Transportation Technology
Transportation technology is a broad topic encompassing various branches of engineering. Warp drives are the only method for transportation between star systems, while interplanetary craft are designed to travel between the worlds within a single system. Other spacecraft are designed to travel only between locations within the orbit of a single body, or even just between adjacent stations in a shared orbit. Different planetary bodies require different technologies for travel between surface and orbit, or across the body’s surface.
The circumstances of these scenarios are extremely diverse, and each have their own set of unique design requirements and constraints. The vehicle most efficient for a given task is never suited for every situation, though in the more undeveloped regions of space efficiency must often be sacrificed for versatility.
Faster-than-light
Interstellar travel utilizes the warp drive, a technology that permits a craft to exceed universe-relative speeds greater than the speed of light. The warp drive is the core of interstellar civilization, though its main drawback is inherent instability near sources of strong gravitation, which limits the travel of faster than light craft to specific locations in space.
Read more: Warp Drive
Sub-light
To navigate space between points within a single system, sub-light craft of infinite variety perform all tasks required of an interplanetary civilization. These are the spacecraft which ferry people, haul goods, and perform infrastructure servicing. Many spacecraft in this category are entirely automated and have no internal traversable layout.

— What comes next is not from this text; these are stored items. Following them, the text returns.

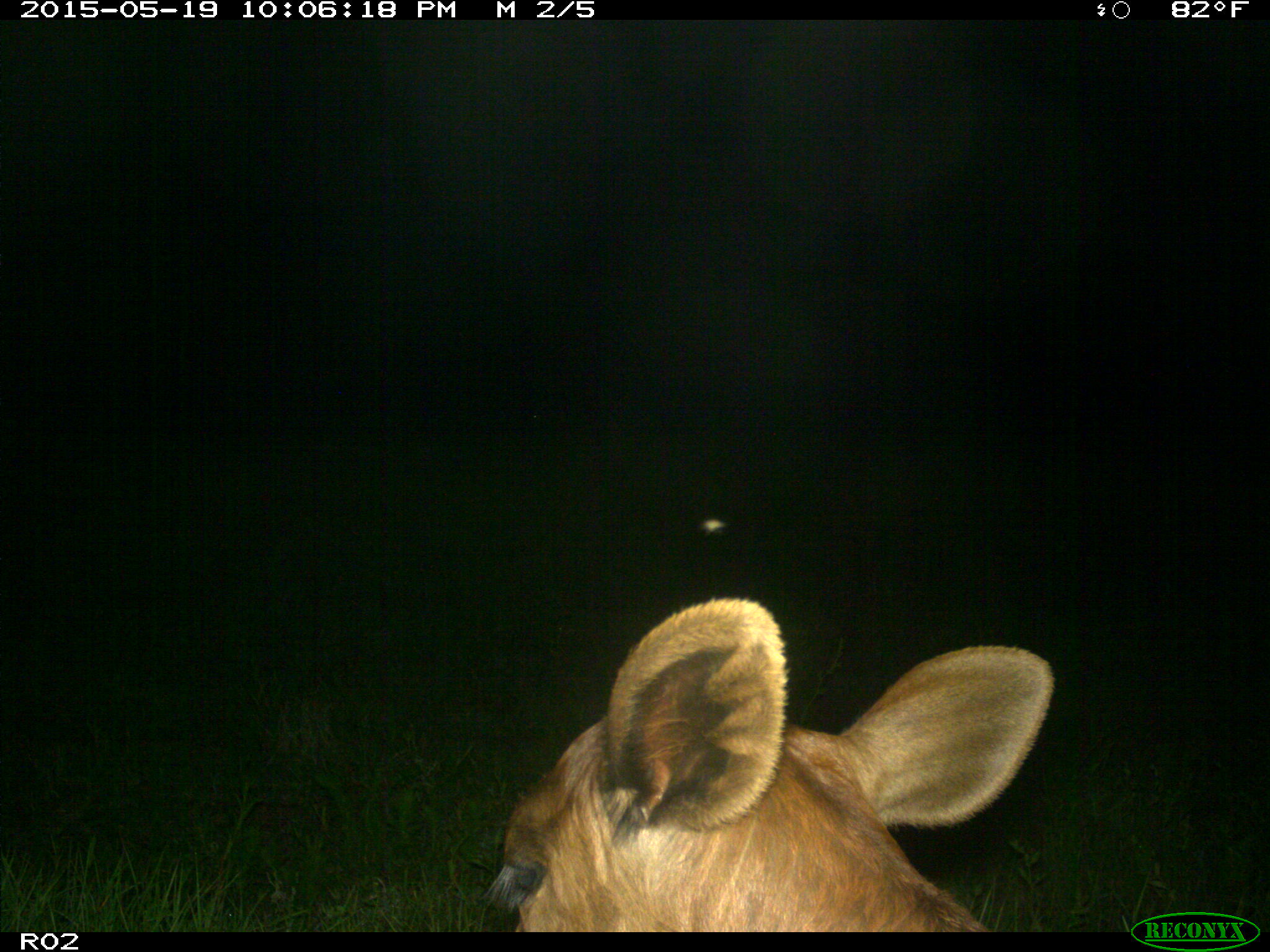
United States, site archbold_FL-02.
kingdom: Animalia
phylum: Chordata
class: Mammalia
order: Artiodactyla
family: Bovidae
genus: Bos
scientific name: Bos taurus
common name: domestic cow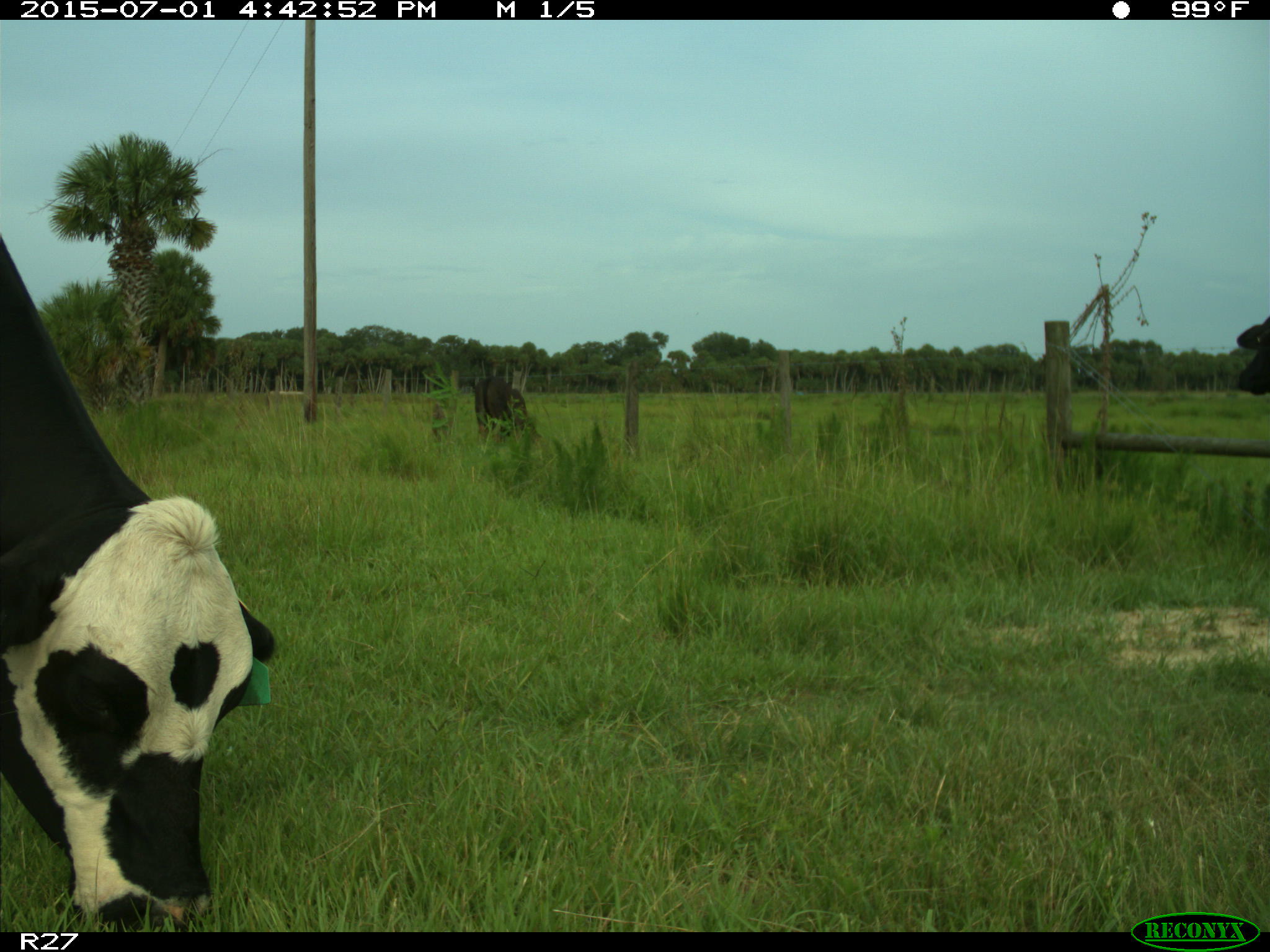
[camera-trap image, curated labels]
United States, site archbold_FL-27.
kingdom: Animalia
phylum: Chordata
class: Mammalia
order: Artiodactyla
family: Bovidae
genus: Bos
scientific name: Bos taurus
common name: domestic cow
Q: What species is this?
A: Bos taurus (domestic cow).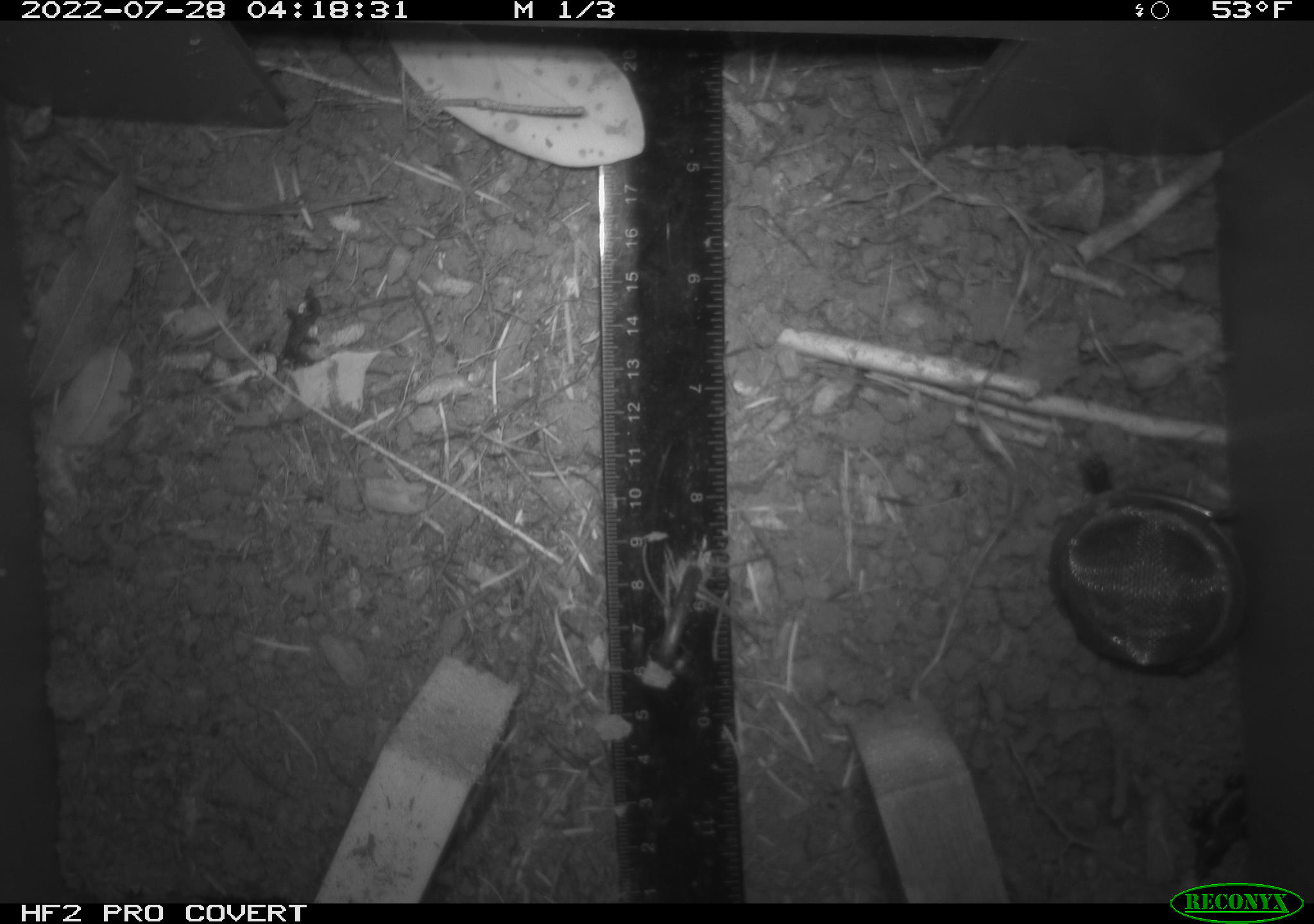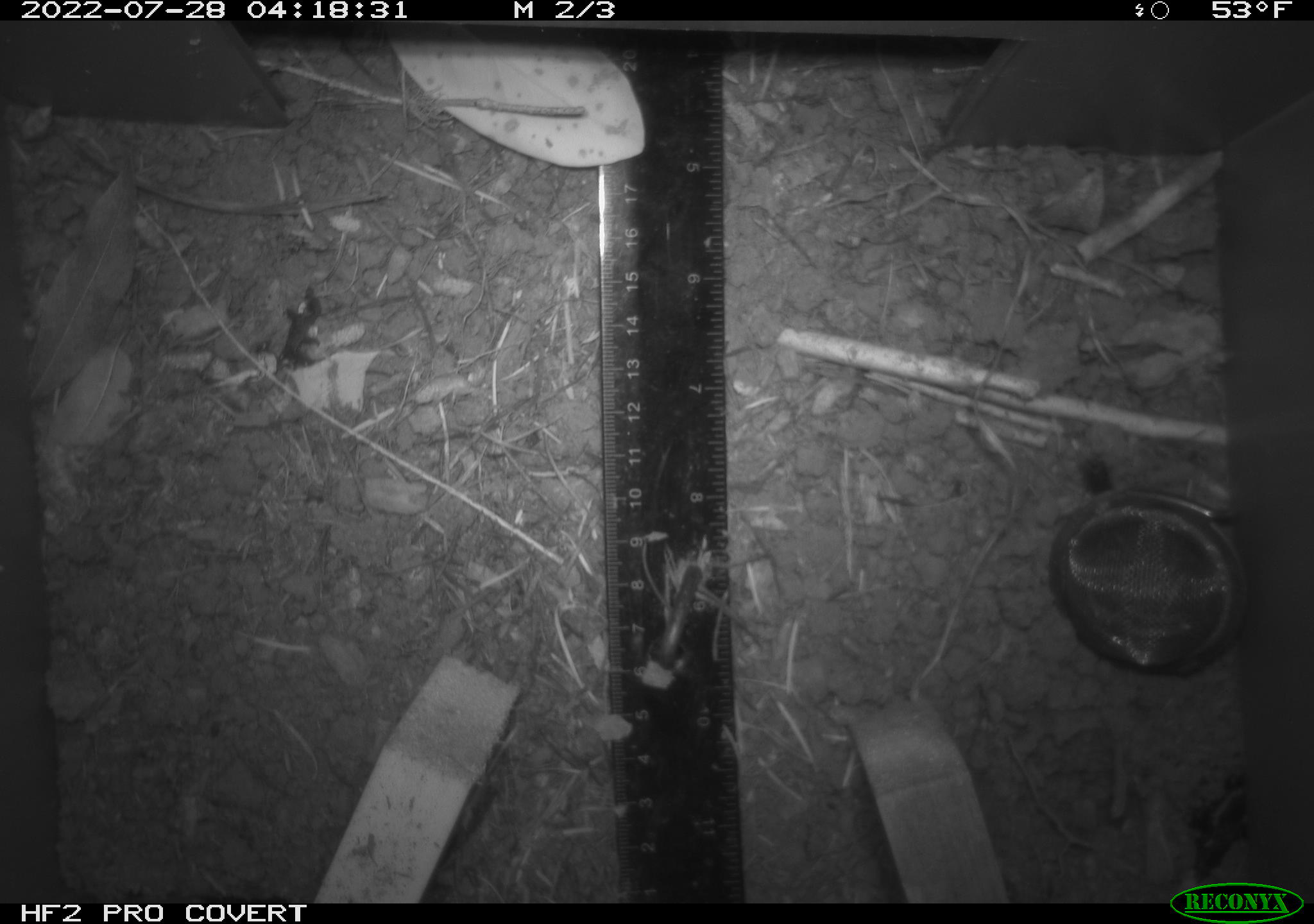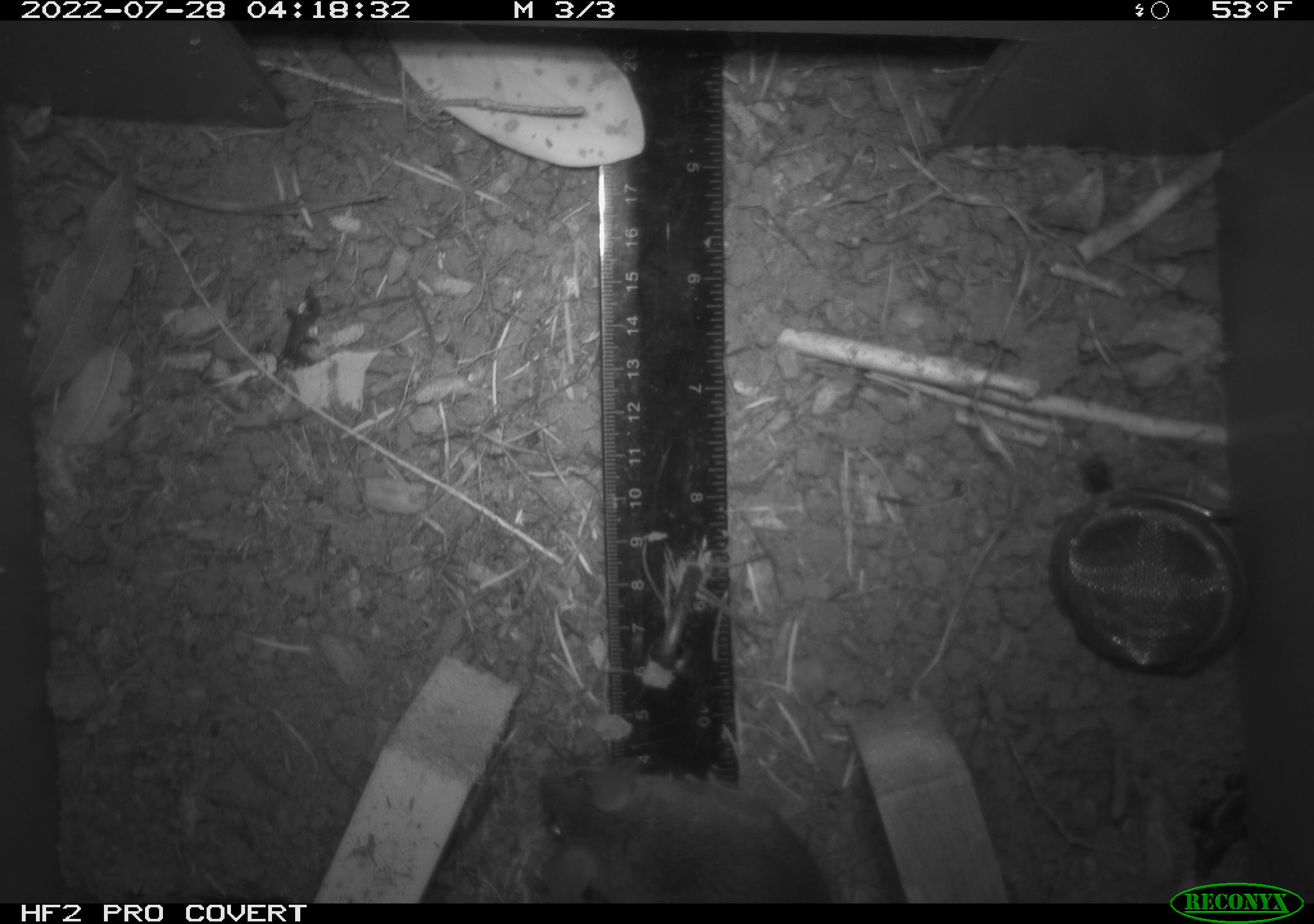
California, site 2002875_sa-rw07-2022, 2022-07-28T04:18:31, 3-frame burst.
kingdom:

Read more: Sub-Light Spacecraft
Interplanetary
Interplanetary spacecraft are those which travel between different planets within a star system, and are typically the largest type of spacecraft. They carry extensive accommodations for prolonged isolation including backups of all critical systems and components, and their engines are designed to be more efficient for longer burns.
Interorbit
Short-range interorbit craft are those designed to travel between different points within the orbit of a planet or moon. This may be within the same orbital plane, or to different inclinations. These spacecraft are most efficient at higher impulses as they are often required to make rapid exchanges at faster timescales than ships traveling across a solar system. They also preferably utilize drives with less hazardous exhaust plumes due to the time they spend in more crowded space.
Long-range interorbit ships are those that transfer between the planet and moons of any given planetary system. These craft have their own distinct variety, as the transfer between two moons within a large gas-giant system is vastly different from the transfer between a low-mass planet-moon pair. These spacecraft will still on average be more efficient at higher impulses, but will often contain some interplanetary design features not found on shorter range craft.
Mass Drivers
Mass drivers offer a versatile range of uses, from surface operations to interplanetary ranges.
Read more: Mass Drivers
Surface operations
Surface-to-orbit and orbit-to-surface craft may be custom-designed to suit the features of the world they intend to service, but more versatile general-use craft are common as well. Single-stage-to-orbit (SSTO) ships are often capable of both operations – the descent and ascent between orbit and surface – and are the most common craft for this purpose. However multi-stage rockets with reusable components may be utilized on planets with stronger gravity wells or for other reasons. In these cases, the most common approach is full reusability for all stages.
Mass drivers can be used to accelerate payloads to rapid velocities, to reach or change an orbit or perform interplanetary transfers. This is commonly used with inert payloads that can handle intense accelerations, such as the transfer of planetside cargo into space, but a long enough track can accommodate even unaltered humans.
Space elevators are stations bound to a world’s surface with one or more tethers. Though challenging to establish, they offer very energy-cheap surface transfers.
Read more: Space Elevators
Transportation along the surface of worlds is handled by wheeled vehicles or trains as infrastructure and terrain accommodate, along with aircraft designed for that body’s atmosphere. Worlds without atmospheres are likely to be of low-enough mass that SSTO spacecraft can fulfill this flight role.